I had occasion this morning to vouch for Scott Schwenter (Ohio State professor of Hispanic linguistics) having gotten a PhD from Stanford, and in doing so alluded to the Vouch Joke, which I heard many years ago from Paul Benacerraf (Princeton professor of philosophy, especially the philosophy of mathematics, and the director of my senior thesis in mathematics back in 1962). PB told the joke as Alonzo Church’s only known joke (AC, a distinguished professor of mathematics at Princeton, was another of my professors and was on my thesis committee); relevant to PB’s telling of the joke, AC was one of the most earnest, least playful people I have ever known (but he was good-hearted and not without his quirks, one of which was a passion for murder mysteries, another a meticulous enthusiasm for atlases and gazetteers), and he was an American WASP Christian, a lifelong Presbyterian, while PB was a Jew, a genuinely cosmopolitan one, with an early life in Paris and Caracas before establishing firm roots in New Jersey as a teenager.

All this religious stuff is important because the joke as AC told it was thoroughly whitebread. It has two main characters (both male): the vouchee, the subject of the joke, who is interrogated by some kind of authority about his status (“Who are you?” and “Why are you here?”); and the voucher, the person the subject offers as someone who can vouch for him — two characters that AC gave WASP names to (an ordinary name like Harold for the subject and Richard for the voucher). In telling me the joke, PB prefaced it by giving the names AC used, but then actually performed the joke as a Jewish joke, in which the subject was called something like Abie and the voucher was named Moishe.

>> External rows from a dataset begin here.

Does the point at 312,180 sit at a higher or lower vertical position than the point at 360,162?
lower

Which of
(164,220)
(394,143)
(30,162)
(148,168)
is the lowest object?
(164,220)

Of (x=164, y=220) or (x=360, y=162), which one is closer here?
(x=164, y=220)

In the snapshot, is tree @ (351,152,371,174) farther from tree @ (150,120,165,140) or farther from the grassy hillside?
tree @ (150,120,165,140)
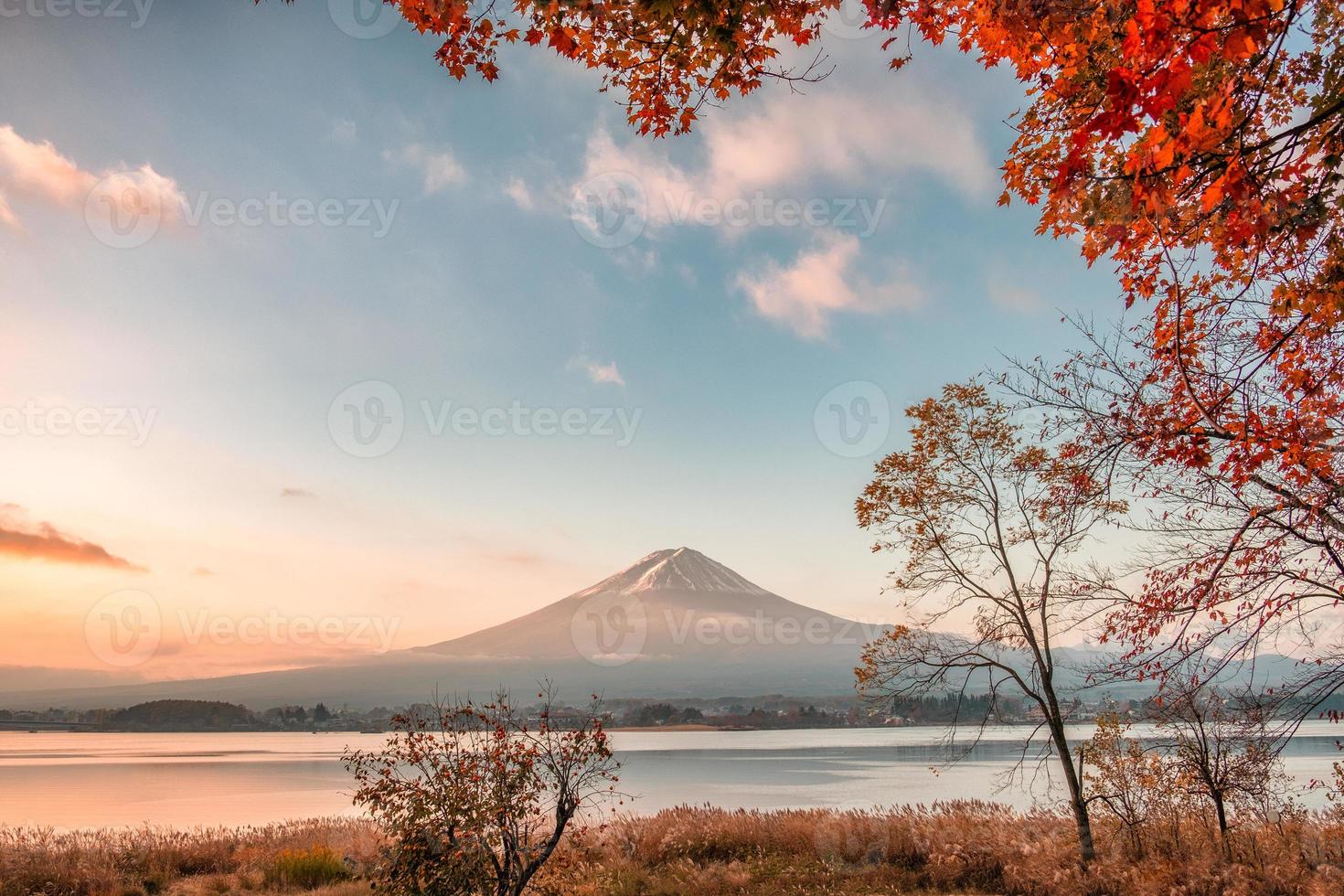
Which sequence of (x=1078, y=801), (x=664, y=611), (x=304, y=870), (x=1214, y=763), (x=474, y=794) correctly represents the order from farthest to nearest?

“Moishe will vouch for me; get Moishe!”

In my opinion, this makes it funnier — as a general principle, Jewish jokes are funnier than other jokes, because Jewish jokes originate as stories told by Jews for other Jews, and they are affectionate or self-deprecating or instructive or some combination of these, neither aggressive nor contemptuous — and even more delightful as a kind of commentary on AC’s whitebread version.